## BEGIN

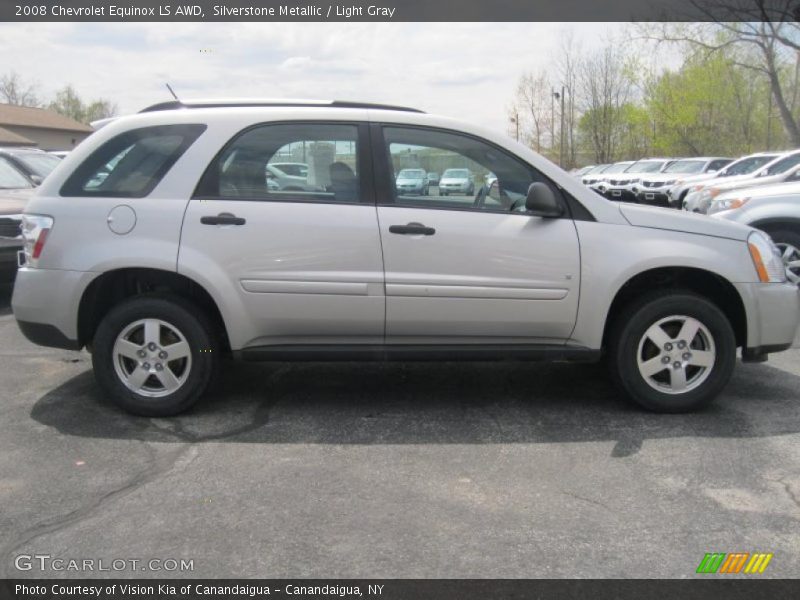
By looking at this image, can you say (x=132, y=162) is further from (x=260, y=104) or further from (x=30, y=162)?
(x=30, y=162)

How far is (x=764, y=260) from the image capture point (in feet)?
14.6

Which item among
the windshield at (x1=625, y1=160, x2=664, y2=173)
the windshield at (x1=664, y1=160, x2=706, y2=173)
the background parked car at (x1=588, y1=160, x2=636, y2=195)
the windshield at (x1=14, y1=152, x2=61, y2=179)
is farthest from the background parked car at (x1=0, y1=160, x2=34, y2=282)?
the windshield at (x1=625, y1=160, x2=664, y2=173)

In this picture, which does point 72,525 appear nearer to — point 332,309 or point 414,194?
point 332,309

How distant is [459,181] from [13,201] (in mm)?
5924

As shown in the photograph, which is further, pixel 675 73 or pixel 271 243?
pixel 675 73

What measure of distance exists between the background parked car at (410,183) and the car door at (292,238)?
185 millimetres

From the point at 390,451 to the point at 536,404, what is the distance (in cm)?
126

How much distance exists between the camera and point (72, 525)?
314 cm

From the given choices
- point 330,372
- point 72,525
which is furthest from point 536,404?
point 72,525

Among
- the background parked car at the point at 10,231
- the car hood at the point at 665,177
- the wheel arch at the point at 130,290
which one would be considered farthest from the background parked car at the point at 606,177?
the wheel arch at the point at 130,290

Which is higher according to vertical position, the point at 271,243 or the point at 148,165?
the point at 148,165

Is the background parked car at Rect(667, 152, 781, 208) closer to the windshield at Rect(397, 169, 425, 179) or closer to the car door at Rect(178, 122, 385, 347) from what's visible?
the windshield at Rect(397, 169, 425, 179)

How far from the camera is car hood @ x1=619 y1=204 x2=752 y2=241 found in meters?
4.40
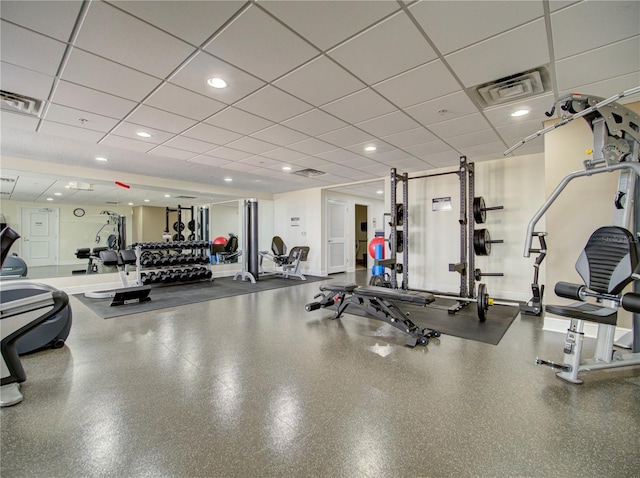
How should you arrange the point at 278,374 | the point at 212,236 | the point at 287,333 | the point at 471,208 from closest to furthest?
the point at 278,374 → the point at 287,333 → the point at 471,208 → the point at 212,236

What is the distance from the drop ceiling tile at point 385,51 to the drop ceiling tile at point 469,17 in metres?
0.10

## END

Reproduce all of the material above word for word, leaving out the pictures.

WRITTEN REPLY »
By looking at this image, can you say (x=132, y=162) is further from (x=260, y=104) or further from (x=30, y=162)?
(x=30, y=162)

How far is (x=764, y=260) from the image capture point (in feet)?
14.6

Which item among
the windshield at (x1=625, y1=160, x2=664, y2=173)
the windshield at (x1=664, y1=160, x2=706, y2=173)
the background parked car at (x1=588, y1=160, x2=636, y2=195)
the windshield at (x1=14, y1=152, x2=61, y2=179)
is farthest from the background parked car at (x1=0, y1=160, x2=34, y2=282)?
the windshield at (x1=625, y1=160, x2=664, y2=173)

In this picture, which does point 72,525 appear nearer to — point 332,309 or point 414,194?
point 332,309

How distant is [459,181] from [13,201] (in mm)?
5924

As shown in the photograph, which is further, pixel 675 73 or pixel 271 243?
pixel 675 73

What measure of distance exists between the background parked car at (410,183) and the car door at (292,238)?
185 millimetres

From the point at 390,451 to the point at 536,404, what is the distance (in cm)?
126

How much distance exists between the camera and point (72, 525)?
314 cm

From the given choices
- point 330,372
- point 72,525
which is furthest from point 536,404?
point 72,525

Among
- the background parked car at the point at 10,231
- the car hood at the point at 665,177
- the wheel arch at the point at 130,290
which one would be considered farthest from the background parked car at the point at 606,177?
the wheel arch at the point at 130,290

Which is higher according to vertical position, the point at 271,243 or the point at 148,165?
the point at 148,165

Is the background parked car at Rect(667, 152, 781, 208) closer to the windshield at Rect(397, 169, 425, 179) or closer to the car door at Rect(178, 122, 385, 347) from what's visible?
the windshield at Rect(397, 169, 425, 179)

How far from the camera is car hood @ x1=619 y1=204 x2=752 y2=241 found in meters?
4.40
How should you arrange the point at 278,374 | the point at 212,236 | the point at 287,333 | the point at 471,208 from closest to furthest?
the point at 278,374 → the point at 287,333 → the point at 471,208 → the point at 212,236

What is the distance from the drop ceiling tile at point 385,51 to the drop ceiling tile at point 469,17 in metres?
0.10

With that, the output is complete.